Lalu apa profit pragmatis bagi rakyat. Kata penikmat demokrasi di daerah, sedikitnya ada tiga keuntungan sekaligus, yaitu serangan fajar (cabup/cagub), serangan tengah hari (pileg), dan serangan malam (capres). Eksesnya, pemilu dalam semua strata itu akan terlihat demokratis dari sisi prosedural tapi nihil kualitas, persis pasar malam, rakyat kelelahan berbelanja, termasuk para penjaja di pasar (partai dan penyelenggara).

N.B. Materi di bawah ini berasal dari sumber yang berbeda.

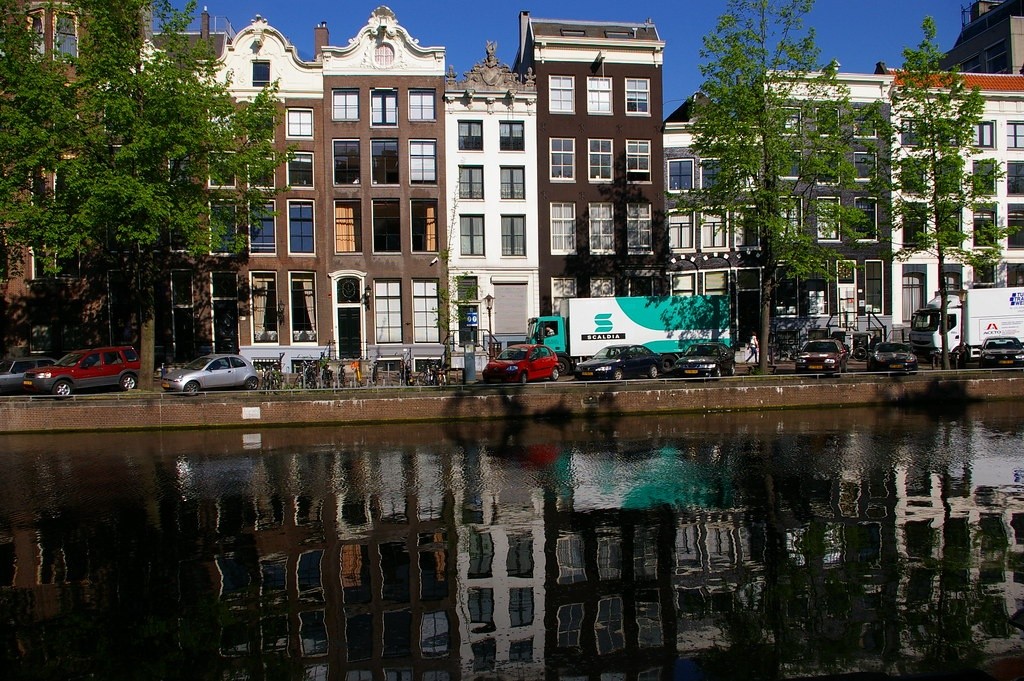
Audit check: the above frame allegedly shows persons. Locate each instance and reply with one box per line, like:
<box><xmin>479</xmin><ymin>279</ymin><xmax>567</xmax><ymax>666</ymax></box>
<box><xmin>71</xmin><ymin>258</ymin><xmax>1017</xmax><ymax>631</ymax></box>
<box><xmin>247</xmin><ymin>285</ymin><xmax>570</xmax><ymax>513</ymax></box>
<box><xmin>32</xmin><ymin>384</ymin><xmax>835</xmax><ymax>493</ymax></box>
<box><xmin>745</xmin><ymin>332</ymin><xmax>759</xmax><ymax>363</ymax></box>
<box><xmin>546</xmin><ymin>325</ymin><xmax>555</xmax><ymax>336</ymax></box>
<box><xmin>158</xmin><ymin>361</ymin><xmax>444</xmax><ymax>395</ymax></box>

Kondisi ini dapat mencipta black market, tak ada calon pemimpin yang benar-benar sempat dipertimbangkan dengan akal sehat, semuanya serba instan, serba 50 ribu, serba jadi, dan serba terpilih. Tak ada proses mengunyah, kecuali menelan hingga tersedak, apa saja, yang penting tebal dan enak dipandang mata, meski mengandung racun demokrasi (defective of democracy). Akhirnya, kendatipun kita mencoba konsisten dengan jadwal, patut dipertimbangkan dengan serius implikasi yang akan muncul bagi semua stakeholders pemilu, terlebih ketercukupan logistik, keamanan dan peradilan pemilu yang jujur. Kalaupun pemilu lokal dipercepat pada 2022 bukan pula tanpa ancaman serius. Semula stakeholders pemilu harus duduk kembali untuk menata mekanisme demokrasi agar adaptif dan tak mudah tergerus kepentingan jangka pendek.